▶ **Reading passage**:
Cover photo

2025.011 - Quit

Happy Quitters Day!

QUIT

The coaster
returns
to the platform.
Eyes bleary,
voice weary,
the operator croaks,
“All done, sir?”

“Again,”
I tell him.
“Again,
and this time
add another loop!”

Musings

I must be a New Year's resolution novice, but I'd never heard of Quitters Day until today. Observed annually on the second Friday of the new year, falling on January 10th in 2025, the Quitters Day tradition encourages those who have experienced early setbacks or stumbles to pick themselves up, dust themselves off, and get their resolutions back on track.

In Ancient Rome, the new year would coincide with the spring equinox. Full of enthusiasm for a new year, the Romans would start with the month of Maritus (March), named for the god of war because of the traditional Roman New Year's resolution to conquer even more of the world.

Aprilis (April) was the month of openings. Things that had closed for the winter opened back up again in Aprilis, most notably flowers, reminding the legionnaires to stop marching long enough to sniff some roses along the way.

Maius (May) and Junius (June) were named for the goddesses of agriculture and marriage respectively, forward-looking themes for forward-looking times of the year.

The Roman calendar then suffered from a dearth of creativity. Quintilis (July) through December (December) all just meant Month Five, Month Six, and Months Seven through Ten.

▶ **Dataset rows**:

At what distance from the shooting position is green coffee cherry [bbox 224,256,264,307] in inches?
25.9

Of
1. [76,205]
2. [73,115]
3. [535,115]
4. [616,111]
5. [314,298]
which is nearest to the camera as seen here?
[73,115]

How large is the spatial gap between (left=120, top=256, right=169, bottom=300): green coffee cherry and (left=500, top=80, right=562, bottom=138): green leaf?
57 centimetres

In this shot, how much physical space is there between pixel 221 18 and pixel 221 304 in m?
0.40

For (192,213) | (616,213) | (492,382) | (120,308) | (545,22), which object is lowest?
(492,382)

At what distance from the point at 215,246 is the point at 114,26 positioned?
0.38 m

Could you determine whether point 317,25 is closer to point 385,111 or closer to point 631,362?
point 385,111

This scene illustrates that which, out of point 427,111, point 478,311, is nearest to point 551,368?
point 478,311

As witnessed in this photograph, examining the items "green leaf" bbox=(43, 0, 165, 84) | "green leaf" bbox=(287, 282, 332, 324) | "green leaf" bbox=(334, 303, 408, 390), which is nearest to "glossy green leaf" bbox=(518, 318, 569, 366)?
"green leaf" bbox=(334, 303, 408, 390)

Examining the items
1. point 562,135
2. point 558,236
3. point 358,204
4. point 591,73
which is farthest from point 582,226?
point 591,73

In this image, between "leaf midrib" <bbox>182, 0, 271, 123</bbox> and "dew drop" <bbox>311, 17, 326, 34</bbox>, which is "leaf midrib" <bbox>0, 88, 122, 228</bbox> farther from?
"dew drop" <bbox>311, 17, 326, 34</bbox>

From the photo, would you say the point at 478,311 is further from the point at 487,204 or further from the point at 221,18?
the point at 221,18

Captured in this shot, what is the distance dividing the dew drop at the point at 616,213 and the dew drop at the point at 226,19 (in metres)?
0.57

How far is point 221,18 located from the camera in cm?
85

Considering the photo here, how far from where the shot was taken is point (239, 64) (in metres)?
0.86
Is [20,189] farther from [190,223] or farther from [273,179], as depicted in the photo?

▶ **Tasks and exercises**:
1 - Answer the following from the Quitters Day post:
(a) What does the operator ask when the coaster returns to the platform?
(b) On what date does Quitters Day fall in 2025?
(c) What did the openings of Aprilis remind the legionnaires to do?
2 - Reproduce, word for word, the stretch of the Quitters Day post from "Maius (May) and" through "Seven through Ten.".

▶ **Complete answers**:
1 -
(a) “All done, sir?”
(b) January 10th.
(c) To stop marching long enough to sniff some roses along the way.

2 -
Maius (May) and Junius (June) were named for the goddesses of agriculture and marriage respectively, forward-looking themes for forward-looking times of the year.

The Roman calendar then suffered from a dearth of creativity. Quintilis (July) through December (December) all just meant Month Five, Month Six, and Months Seven through Ten.